* [Work instructions]: Filter the material below down to every line that contains the word "captured". Treat uppercase and lowercase letters as different.

— start Exercise data —

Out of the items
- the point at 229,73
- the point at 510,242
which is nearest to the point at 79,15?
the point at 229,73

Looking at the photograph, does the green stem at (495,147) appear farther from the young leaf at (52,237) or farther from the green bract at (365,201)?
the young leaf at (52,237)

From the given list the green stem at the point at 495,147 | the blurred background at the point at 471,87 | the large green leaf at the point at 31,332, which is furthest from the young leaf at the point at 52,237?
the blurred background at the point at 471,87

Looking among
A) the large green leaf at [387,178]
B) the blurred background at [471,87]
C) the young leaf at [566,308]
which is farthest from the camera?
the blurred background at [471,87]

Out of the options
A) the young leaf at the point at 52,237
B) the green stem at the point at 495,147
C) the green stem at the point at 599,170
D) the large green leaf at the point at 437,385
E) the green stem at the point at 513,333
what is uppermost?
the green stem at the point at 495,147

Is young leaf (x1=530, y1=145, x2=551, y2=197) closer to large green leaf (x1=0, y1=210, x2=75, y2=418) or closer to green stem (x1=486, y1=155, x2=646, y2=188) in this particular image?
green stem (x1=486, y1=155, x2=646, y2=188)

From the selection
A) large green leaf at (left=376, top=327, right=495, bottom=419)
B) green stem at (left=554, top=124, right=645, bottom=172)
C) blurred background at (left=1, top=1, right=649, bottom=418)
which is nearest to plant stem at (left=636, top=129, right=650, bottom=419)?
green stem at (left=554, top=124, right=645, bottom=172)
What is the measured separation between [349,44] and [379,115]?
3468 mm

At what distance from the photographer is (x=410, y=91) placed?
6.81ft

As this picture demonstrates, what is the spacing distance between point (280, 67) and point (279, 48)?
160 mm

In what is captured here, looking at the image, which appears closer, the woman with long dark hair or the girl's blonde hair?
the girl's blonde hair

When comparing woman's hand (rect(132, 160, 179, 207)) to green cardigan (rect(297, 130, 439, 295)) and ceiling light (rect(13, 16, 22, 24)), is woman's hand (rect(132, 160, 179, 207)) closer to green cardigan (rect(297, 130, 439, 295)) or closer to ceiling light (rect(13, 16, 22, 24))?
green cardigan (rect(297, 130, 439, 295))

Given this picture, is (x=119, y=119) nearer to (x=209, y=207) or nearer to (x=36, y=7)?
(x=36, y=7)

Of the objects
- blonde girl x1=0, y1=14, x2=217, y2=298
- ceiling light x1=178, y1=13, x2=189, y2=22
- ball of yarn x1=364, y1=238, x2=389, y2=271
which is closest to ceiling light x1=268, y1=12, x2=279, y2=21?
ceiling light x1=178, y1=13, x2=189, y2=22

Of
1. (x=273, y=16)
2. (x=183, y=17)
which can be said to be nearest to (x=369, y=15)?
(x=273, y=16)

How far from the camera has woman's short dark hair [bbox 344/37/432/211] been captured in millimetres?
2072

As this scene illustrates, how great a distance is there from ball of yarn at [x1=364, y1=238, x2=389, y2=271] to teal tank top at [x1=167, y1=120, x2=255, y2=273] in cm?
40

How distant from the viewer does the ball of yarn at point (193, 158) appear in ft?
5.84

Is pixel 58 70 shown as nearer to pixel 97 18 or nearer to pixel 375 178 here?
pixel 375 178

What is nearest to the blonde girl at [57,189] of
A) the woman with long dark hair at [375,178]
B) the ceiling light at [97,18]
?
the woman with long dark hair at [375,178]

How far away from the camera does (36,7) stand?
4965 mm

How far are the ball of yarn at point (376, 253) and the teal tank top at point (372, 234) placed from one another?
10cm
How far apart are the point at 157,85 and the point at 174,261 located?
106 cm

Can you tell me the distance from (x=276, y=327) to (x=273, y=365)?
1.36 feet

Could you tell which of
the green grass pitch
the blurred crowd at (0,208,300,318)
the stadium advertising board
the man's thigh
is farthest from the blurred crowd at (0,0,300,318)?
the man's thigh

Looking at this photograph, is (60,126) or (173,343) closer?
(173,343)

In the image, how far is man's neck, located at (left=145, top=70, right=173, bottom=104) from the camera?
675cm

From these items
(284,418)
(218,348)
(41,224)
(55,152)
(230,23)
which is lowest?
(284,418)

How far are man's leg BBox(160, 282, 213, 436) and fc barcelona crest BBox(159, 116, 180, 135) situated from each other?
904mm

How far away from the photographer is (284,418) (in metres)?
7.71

— end Exercise data —
— start Exercise data —

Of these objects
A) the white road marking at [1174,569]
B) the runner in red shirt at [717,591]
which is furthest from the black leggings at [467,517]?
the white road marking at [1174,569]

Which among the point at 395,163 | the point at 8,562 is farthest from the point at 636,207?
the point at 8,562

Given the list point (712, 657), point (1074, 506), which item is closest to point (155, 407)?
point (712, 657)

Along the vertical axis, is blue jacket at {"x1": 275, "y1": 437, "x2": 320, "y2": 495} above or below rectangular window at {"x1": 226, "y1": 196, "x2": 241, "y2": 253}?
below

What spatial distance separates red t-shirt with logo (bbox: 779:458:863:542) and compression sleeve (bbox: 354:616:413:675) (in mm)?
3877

— end Exercise data —

* [Response for this exercise]:
In what is captured here, looking at the image, which appears closer, the woman with long dark hair or the girl's blonde hair?
How far from the camera has woman's short dark hair [bbox 344/37/432/211] been captured in millimetres?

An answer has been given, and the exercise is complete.